# Work instruction
Please list every abbreviation that the fee schedule article below spells out, each with its full form as the article gives it.

Proposed 2020 Fee Schedule Sees Bump in Payment, Streamlining of Documentation

The Centers for Medicare and Medicaid Services is also proposing some changes to payment for services provided to patients with opioid use disorders.
Psychiatrists will see on average a slight uptick in reimbursement under the Medicare program in 2020, according to the proposed 2020 fee schedule issued last month by the Centers for Medicare and Medicaid Services (CMS). Additional increases are expected for the 2021 fee schedule.
CMS is also proposing changes that will simplify documentation for evaluation and management (E/M) services and establish “bundled payments” for patients being treated for an opioid use disorder (OUD). (Bundled payments provide a single payment for all services provided over a defined episode of care.)
Those are the highlights of a proposed 2020 fee schedule that APA staff said is mostly good news for psychiatrists. In addition to the fee schedule, which governs coding and reimbursement, the CMS rule also includes proposed updates and changes to the Quality Payment Program. The latter includes proposed rules for the two quality programs in which physicians can participate: the Merit-Based Incentive Payment System (MIPS) and Advanced Alternative Payment Models (APMs).
Comments on the proposed rule are due September 27. The final rule will be issued on November 1.
These are some of the proposed changes for 2020:
There will be a slight increase to the “conversion factor” by which relative value units (RVUs) are translated into dollars, from $36.04 per RVU to $36.09 per RVU. This, in combination with other proposed changes, will increase the total allowed charges for psychiatry (and the total overall amount paid to psychiatrists) by 1%. How that will play out for individual psychiatrists will depend on their patient mix and practice type. (RVUs are composed of the values for physician work, practice expense, and malpractice costs associated with every billable code. The RVUs are established by the Relative Value Update Committee, or RUC, which includes representatives from APA.)

# Information
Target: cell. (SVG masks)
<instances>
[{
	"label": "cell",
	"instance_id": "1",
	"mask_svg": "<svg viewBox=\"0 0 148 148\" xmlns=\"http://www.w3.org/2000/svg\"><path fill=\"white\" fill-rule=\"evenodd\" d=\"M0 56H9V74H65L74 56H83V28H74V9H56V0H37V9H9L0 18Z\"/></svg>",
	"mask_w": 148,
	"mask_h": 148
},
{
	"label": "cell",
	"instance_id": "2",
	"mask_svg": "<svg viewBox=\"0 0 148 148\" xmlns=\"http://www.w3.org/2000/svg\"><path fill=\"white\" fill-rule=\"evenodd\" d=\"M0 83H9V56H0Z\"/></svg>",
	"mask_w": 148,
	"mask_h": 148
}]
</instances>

# Answer to the exercise
CMS: Centers for Medicare and Medicaid Services
E/M: evaluation and management
OUD: opioid use disorder
MIPS: Merit-Based Incentive Payment System
APMs: Advanced Alternative Payment Models
RVUs: relative value units
RUC: Relative Value Update Committee